===== Text segment =====

The NHS was and is far from perfect. There are instances of malpractice that are badly handled or hardly addressed. There are instances of individuals being incompetently treated. There are mistakes by those responsible for care that could not be foreseen. There are real debates to be had about the future of health care and the role of personal responsibility. But in any organisation run by people it will ever be thus. There are many things the NHS does very well, something the public clearly recognises.

It was so clear that the NHS had been improved that the Conservatives made an election promise to ‘ring fence’ NHS funding from the broadly promised cuts. The ‘NHS is safe with us’ message was central to Cameron’s detoxification of the Tory band. And it went further – David Cameron promised that there were no plans for structural reform of the NHS. But as Michael Portillo famously said on the BBC’s This Week, “If they had said what they were going to do they wouldn’t have got elected”.

There are some on the dilatant left who argue that Mr Lansley’s experiment is simply a continuation of Labour’s approach to bringing private sector resources into the NHS. As usual their heads are inserted where the sun don’t shine. There is a massive difference between the NHS employing private resources to deliver NHS priorities and lifting the lid to wholesale pro-market agenda in a service with standards conveniently abolished.

So the notion that Labour’s approach was delivering the most satisfied set of NHS customers on record is a highly inconvenient truth. A truth which undermines the case for reforms that already lack any kind of mandate.  If a Secretary of State is complicit in seeking to suppress it should be a resigning matter. As ever in these things it is the cover up that is more damaging than the initial mis-deed. There is a strong case for an enquiry. Next stop MORIgate?

===== Given material =====

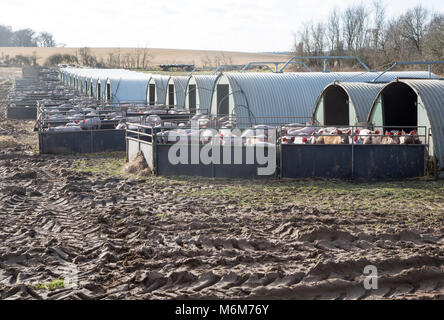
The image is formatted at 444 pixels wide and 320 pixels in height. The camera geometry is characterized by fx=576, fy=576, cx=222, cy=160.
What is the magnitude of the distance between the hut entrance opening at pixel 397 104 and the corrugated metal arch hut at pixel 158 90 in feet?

=====

▸ **Instructions**
1. From the NHS commentary, output the passage starting with "So the notion" and going on through "Next stop MORIgate?".
2. In one to three sentences, explain why, according to the NHS commentary, the Conservatives promised to "ring fence" NHS funding.

▸ **Solutions for each task**
1.
So the notion that Labour’s approach was delivering the most satisfied set of NHS customers on record is a highly inconvenient truth. A truth which undermines the case for reforms that already lack any kind of mandate.  If a Secretary of State is complicit in seeking to suppress it should be a resigning matter. As ever in these things it is the cover up that is more damaging than the initial mis-deed. There is a strong case for an enquiry. Next stop MORIgate?

2. It was so clear that the NHS had been improved that the Conservatives made an election promise to shield its funding from the broadly promised cuts.